[Things to do]
1/ In the passage about Dr. King, who did he march with in Memphis on April 3, 1968?
2/ List every group whose poverty Dr. King came to see as a concern, according to the passage about Dr. King.
3/ Write a continuation of the passage about Dr. King, picking up after its final sentence.

[Selected text]
[start]
In 1965, President Lyndon Johnson signed the Civil Rights
Act into law. However, problems continued for the country. The 1960's
were a time of much unrest, and Dr. King became convinced that poverty
was the driving factor for this. Not only poverty of African-Americans,
but poverty of poor whites, Hispanics, and Asians. When his focus broadened
across the issues facing all racial groups, he once again found resistance
from members of his only coalition. They felt that Dr. King should keep
his focus on the issues facing African-Americans. He felt that all down-trodden
people should be helped and continued to push for the rights of all
working Americans. It was this cause that took him to Memphis, Tennessee.
On April 3, 1968, Dr. King marched with striking sanitation
workers in Memphis. In what would be his last speech, Dr. King urged
the strikers to press ahead. "I just want to do God's will and
he allowed me to go up to the mountain. I've looked over and I've seen
the promise land. I may not go there with you, but I want you to know
tonight that we as a people will get the promise land," King stated
to the crowd of striking workers from all races. The next day, he was
shot and killed leaving his hotel room.
[end]
[Collected material]
[start]
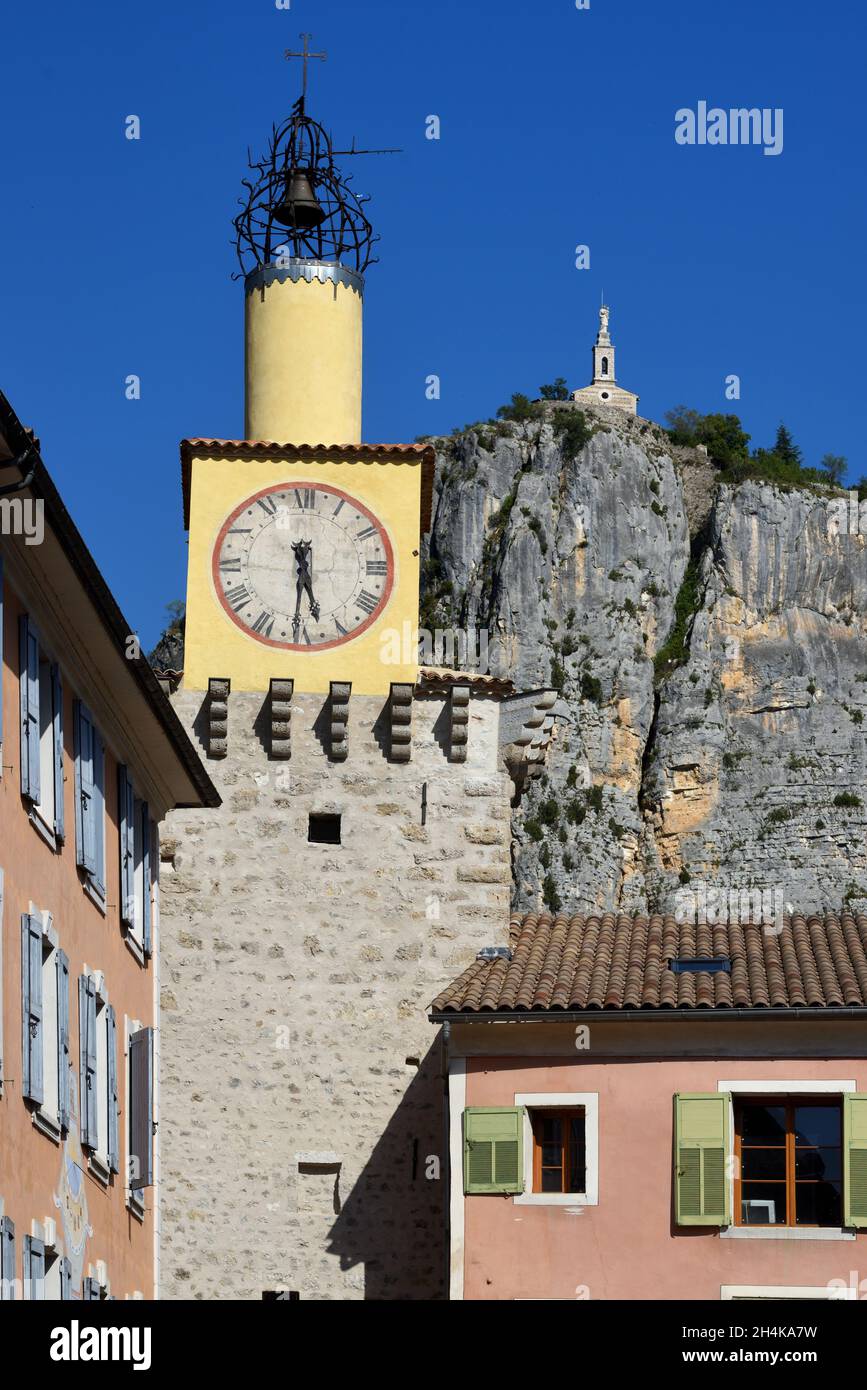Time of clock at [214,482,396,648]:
[end]
[Expected responses]
1/ Striking sanitation workers.

2/ African-Americans, poor whites, Hispanics, Asians

3/
In the last speech, Dr. King left a message for us all.
A message that we should seek out all those who are down-trodden and
lift down our hand to them and be willing to stand and be counted. Struggles
continue today. While much progress has been made, there is still much
to do. We in labor know this struggle and fight it everyday. We fight
it on the picket lines, we fight it at the bargaining table, we fight
it in the halls of Washington and we fight it on foreign soils where
people are persecuted and put to death for banding together. Dr. King
had a dream, and that dream lives today in each of us. For that dream
to be a reality, we each must be willing to step out and be counted
when the time comes to stand up for one another.
On January 20, local unions all around the country will
stop and remember Dr. King and the contributions he made to people of
all races. May we never forget the sacrifices that have been made to
insure the rights we enjoy today.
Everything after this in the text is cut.